Fondé en 2009, CRYPTEX est avant tout un trio d’iconoclastes (Simon Moskon - chant/claviers/basse, Marc Andrejkovits - guitare/basse et Andre Jean Henri Mertens - guitare), qui en une poignée d’albums ont défini les non-limites de leur propre monde. Si les auteurs jugent leur second album un peu formel et osons leur propre terme, « constipé », leur premier album reste un modèle de naturel pour eux, naturel qu’ils ont souhaité retrouver avec cet Once Upon a Time. Avec l’aide du batteur Simon Schröder, les trois comparses ont cherché le son parfait pour illustrer leur démarche 2020, et l’ont visiblement trouvé selon ce que j’ai écouté sur ces treize morceaux riches aux textures profondes et complexes. En résumant l’affaire à un Metal progressif expurgé de toute prétention trop arty, on peut facilement dessiner les contours d’un disque qui se propose de traiter la mélodie et le rythme différemment, de façon plus instinctive et spontanée. Toutefois, ce travail est réfléchi n’en doutez pas. Chaque arrangement est à sa place, mais cette musique sonne organique, comme le fruit d’une collaboration entre trois poètes musicaux se laissant guider par leurs humeurs. C’est ainsi que l’on passe d’une contemplation de clavier à une fièvre de guitare, sans que la transition ne choque. L’aspect un peu poppy de l’affaire pourra sans doute rebuter les puristes, mais ces instants, loin d’être déplacés confèrent à l’ensemble une énergie incroyable, à l’image du souple « Haunted » qui évoque un mariage entre PLACEBO, MARILLION et THE TEA PARTY. Pas étonnant dès lors que le groupe ait pu tourner et jouer avec Alice COOPER, PAIN OF SALVATION, THRESHOLD, et quitter leur Allemagne natale pour jouer aux Etats-Unis. Leur musique leur permet de s’adapter à tous les contextes, à tous les styles, sans paraître trop générique ou le cul entre deux chaises. On reste admiratif face à cette façon presque opératique de traiter une harmonie simple et pure, qui entre leurs mains devient un signal lancé du paradis de la musique, une corde tendue entre le ciel et la terre.

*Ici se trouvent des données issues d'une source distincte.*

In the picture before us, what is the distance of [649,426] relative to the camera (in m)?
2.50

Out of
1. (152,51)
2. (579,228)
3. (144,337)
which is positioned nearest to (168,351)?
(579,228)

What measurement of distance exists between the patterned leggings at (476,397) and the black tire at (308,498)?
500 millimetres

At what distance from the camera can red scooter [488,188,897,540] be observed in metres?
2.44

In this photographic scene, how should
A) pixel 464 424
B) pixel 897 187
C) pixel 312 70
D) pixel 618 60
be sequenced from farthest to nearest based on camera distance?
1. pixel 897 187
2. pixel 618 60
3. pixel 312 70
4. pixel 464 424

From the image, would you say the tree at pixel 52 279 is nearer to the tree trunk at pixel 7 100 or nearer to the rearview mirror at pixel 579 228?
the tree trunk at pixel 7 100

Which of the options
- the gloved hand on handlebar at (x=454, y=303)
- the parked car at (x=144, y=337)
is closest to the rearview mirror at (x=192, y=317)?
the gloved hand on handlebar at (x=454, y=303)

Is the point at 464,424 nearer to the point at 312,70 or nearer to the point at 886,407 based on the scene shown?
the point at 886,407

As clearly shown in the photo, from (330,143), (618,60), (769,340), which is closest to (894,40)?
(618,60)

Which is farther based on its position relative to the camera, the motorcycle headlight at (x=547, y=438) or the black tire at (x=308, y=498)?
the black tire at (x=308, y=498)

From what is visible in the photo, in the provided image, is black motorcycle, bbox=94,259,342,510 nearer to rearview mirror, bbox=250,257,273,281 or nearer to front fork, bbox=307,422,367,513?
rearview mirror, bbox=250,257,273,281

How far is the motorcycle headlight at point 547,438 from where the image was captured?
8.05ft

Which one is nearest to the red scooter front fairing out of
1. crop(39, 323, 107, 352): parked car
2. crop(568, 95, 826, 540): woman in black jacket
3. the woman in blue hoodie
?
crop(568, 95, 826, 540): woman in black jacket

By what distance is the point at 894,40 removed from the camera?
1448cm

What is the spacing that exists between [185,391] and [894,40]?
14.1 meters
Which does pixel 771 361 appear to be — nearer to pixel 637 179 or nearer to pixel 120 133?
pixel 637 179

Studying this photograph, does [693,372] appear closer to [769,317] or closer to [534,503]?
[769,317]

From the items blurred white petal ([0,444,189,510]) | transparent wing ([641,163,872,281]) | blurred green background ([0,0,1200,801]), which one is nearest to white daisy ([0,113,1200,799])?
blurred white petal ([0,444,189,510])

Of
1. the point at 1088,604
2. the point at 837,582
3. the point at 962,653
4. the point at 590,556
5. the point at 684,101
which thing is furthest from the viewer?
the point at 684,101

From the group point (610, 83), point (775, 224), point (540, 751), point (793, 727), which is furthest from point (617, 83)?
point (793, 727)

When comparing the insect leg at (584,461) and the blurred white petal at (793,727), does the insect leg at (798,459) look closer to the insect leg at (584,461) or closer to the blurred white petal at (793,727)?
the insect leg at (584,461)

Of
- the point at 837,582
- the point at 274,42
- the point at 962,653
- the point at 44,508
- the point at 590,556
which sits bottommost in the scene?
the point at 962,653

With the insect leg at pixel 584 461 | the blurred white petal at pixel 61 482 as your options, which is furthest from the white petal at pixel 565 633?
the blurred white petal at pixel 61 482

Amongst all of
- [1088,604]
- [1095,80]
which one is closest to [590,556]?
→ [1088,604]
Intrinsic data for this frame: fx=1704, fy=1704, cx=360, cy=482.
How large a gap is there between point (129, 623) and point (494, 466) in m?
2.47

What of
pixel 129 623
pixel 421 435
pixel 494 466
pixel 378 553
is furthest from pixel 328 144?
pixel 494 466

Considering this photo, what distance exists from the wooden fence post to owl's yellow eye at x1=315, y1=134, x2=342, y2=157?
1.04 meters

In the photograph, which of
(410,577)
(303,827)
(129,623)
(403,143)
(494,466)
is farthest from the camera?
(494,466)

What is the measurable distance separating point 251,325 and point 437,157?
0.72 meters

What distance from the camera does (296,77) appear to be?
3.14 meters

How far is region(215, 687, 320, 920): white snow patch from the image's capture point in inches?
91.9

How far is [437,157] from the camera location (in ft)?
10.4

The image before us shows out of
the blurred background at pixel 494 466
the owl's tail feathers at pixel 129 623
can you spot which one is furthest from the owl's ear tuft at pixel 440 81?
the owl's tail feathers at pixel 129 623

D’un autre côté, ne prenez pas cet album pour une petite chose fragile qu’il convient de manipuler avec précaution. Once Upon a Time, comme tout conte de fée qui se respecte recèle aussi des moments d’agressivité et de tension, et lorsque la guitare lâche ses riffs, elle ne fait pas semblant. J’en veux pour preuve le monstrueux et élastique « Body Language », qui mélange QUEENSRYCHE, DREAM THEATER, YES et OOMPH !, et qui propose un refrain dantesque, laissant un lick énorme rebondir sur une rythmique en trampoline. La brièveté des morceaux n’entame en rien leur richesse, et il n’est pas rare de trouver deux ou trois plans porteurs pour quatre minutes d’agencement, sans que la cohésion n’en pâtisse. La voix de Simon Moskon, particulière mais attachante permet à l’instrumental de partir un peu où il veut, mais jamais n’importe où. Certes, cet instrumental est plus Rock que Metal dans le fond, mais un peu d’ouverture d’esprit n’a jamais fait de mal à personne, d’autant plus que lorsque le côté métallique se réveille, il ne le fait pas à moitié comme sur le refrain aux tonalités subtilement orientales de « Two Horned Crown ». Il y a donc de tout sur cet album, susceptible de séduire le plus grand nombre, mais surtout, les amoureux d’une musique affranchie de tout carcan. Parfois, l’optique du groupe s’affilie à une forme simplifiée de PORCUPINE TREE matinée de Devin TOWNSEND orchestral (« Reptiles »), et de temps à autres, elle s’éloigne radicalement du Rock pour fricoter avec une Pop anglaise délicieuse et ludique (« I Don’t Know Why », petit plaisir coupable au clavier taquin). Tous ces aspects différents et complémentaires confèrent à l’œuvre une personnalité unique, sorte de conte pour les oreilles, qui s’écoute comme on lit une histoire merveilleuse à ses enfants. Sauf qu’ici, le propos n’est pas d’endormir, mais bien d’éveiller à d’autres possibilités, de proposer quelque chose de différent, de plus cristallin mais pas mièvre pour autant (« I See It In Your Eyes »), et lorsque la voix termine sa narration sur « Leaving », l’aventure se termine, laissant un souvenir impérissable dans les mémoires.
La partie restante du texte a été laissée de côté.